___ DATA PROVIDED
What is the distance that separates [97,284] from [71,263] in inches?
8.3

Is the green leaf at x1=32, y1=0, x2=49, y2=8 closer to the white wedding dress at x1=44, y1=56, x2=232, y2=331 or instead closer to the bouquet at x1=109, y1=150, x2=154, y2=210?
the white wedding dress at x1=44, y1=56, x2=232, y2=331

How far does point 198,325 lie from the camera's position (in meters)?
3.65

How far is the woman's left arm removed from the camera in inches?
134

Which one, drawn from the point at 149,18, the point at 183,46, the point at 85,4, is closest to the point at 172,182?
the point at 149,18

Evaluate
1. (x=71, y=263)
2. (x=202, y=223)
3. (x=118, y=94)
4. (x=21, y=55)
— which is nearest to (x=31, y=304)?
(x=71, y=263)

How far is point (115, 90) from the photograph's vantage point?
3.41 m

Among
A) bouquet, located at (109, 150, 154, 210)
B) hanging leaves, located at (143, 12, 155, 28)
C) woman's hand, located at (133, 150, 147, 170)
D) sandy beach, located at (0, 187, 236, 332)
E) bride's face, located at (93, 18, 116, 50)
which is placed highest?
______
§ **THE TASK**:
Reproduce all of the rows above word for word, keeping every number, bracket, and line break unchanged.

§ **FULL OUTPUT**:
What is the distance that separates [97,284] from [71,263] in inches?
8.3

Is the green leaf at x1=32, y1=0, x2=49, y2=8 closer to the white wedding dress at x1=44, y1=56, x2=232, y2=331 or instead closer to the bouquet at x1=109, y1=150, x2=154, y2=210?
the white wedding dress at x1=44, y1=56, x2=232, y2=331

How far does point 198,325 lie from the camera's position (in meters)?
3.65

How far is the woman's left arm removed from the camera in inches?
134

Which one, drawn from the point at 149,18, the point at 183,46, the point at 85,4, is closest to the point at 172,182?
the point at 149,18

Evaluate
1. (x=71, y=263)
2. (x=202, y=223)
3. (x=118, y=94)
4. (x=21, y=55)
— which is nearest to (x=31, y=304)?
(x=71, y=263)

How far is point (115, 90) from the photograph's vantage point?
3.41 m

Among
A) bouquet, located at (109, 150, 154, 210)
B) hanging leaves, located at (143, 12, 155, 28)
C) woman's hand, located at (133, 150, 147, 170)
D) sandy beach, located at (0, 187, 236, 332)
E) bride's face, located at (93, 18, 116, 50)
which is placed highest?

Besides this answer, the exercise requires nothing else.